I also suggest just learning html. Its free entirely, all thats needed is the knowledge and notepad. And like ^ said, if you have a mistake its alot easier to fix if you know your way around the code.


----------



## Gary R (Aug 9, 2001)

Was lookig at a few "Easy webpage building with Note Pad"---type sites, and think I'm more confused than I was before about what to do 
Presume there's no book on using Note Pad as a webpage editor, be easier I guess than paging between a Instructional site, Notepad, & whatever written notes that were made 
Wonder if there are any websites that list what HTML commands are useable with "Note Pad"?
Note Pad allows you to set up multiple pages where you can, for example, click on text reading Page 2 and go to that page, & have a 'Home' setting that'll take you back to the title page -- or does it??


----------



## southernlady (May 6, 2004)

Gary, Notepad is a method, not a book...I take down my notes on notepad of all the tricks I learn on what works as far as what *I* need to do for MY web pages. The code that works for mine. I look at the tutorial sites I gave you and then plug in the what works with my site.

For example, the link to go to a web site is formatted this way: Visit W3Schools! and it will look like this: Visit W3Schools! (I'm putting some extra spacing in so that it won't actually format. The space I put in is between the .and the w or what it should look like is this: www.w3schools

I take that example and put it on Notepad with what I need and then leave it for future reference. So what I end up with is this: Gathering Nuts and this is what I got: Gathering Nuts I put an extra space in between the / and the f to avoid formatting again.

→ REQUIREMENT
Continue the forum thread on writing HTML pages in Notepad, beginning immediately after its final sentence.

→ THE DATA
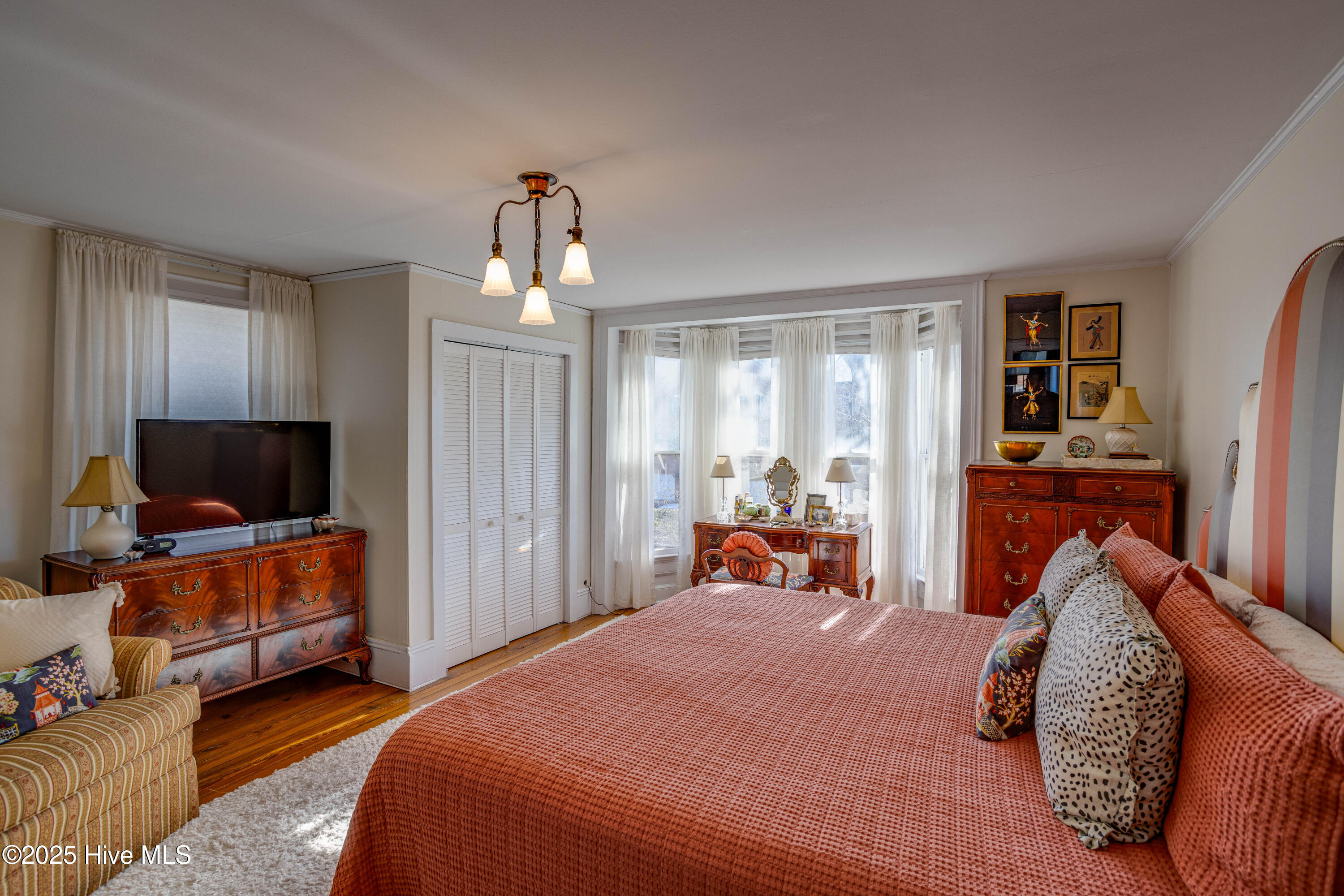 414 West Main Street Washington, NC 27889 - Photo 33 of 48 IMG_4397HDR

→ ANSWER BOX
Well, I put all these tips down on notepad along with things like the colors I've used and my links from page to page so I don't forget what I have used. And so I can keep track of them. Actually I'll attach an example of one of my notepads as an example of what I have put together. Liz


----------



## Gary R (Aug 9, 2001)

*ltramsey1954:*

I may be reading it the wrong way, but are you saying that you only use NotePad to get an _idea_ of how a page layout will look, then transfer it to whatever program you're using for final setup?? I think I got lost again 
As to book, I was just curious as to IF one had ever been done regarding doing websites with NotePad.....

I'm using 800x600 16-bit High Color graphic setting for monitor.


----------



## Elvandil (Aug 1, 2003)

Notepad is not special in any way when it comes to writing HTML. It is simply a text editor and any text editor would do the same job as Notepad.

If you click the View menu button in Internet Explorer right now and select Source, you will see an example of what a web page looks like when written in Notepad. It is hardly something for beginners. It is just a simple way for people with good knowledge of PHP, HTML, javascript, or any other web language to write things down and save as html.


----------



## Gary R (Aug 9, 2001)

*Elvandil: *


> If you click the View menu button in Internet Explorer right now and select Source, you will see an example of what a web page looks like when written in Notepad. It is hardly something for beginners.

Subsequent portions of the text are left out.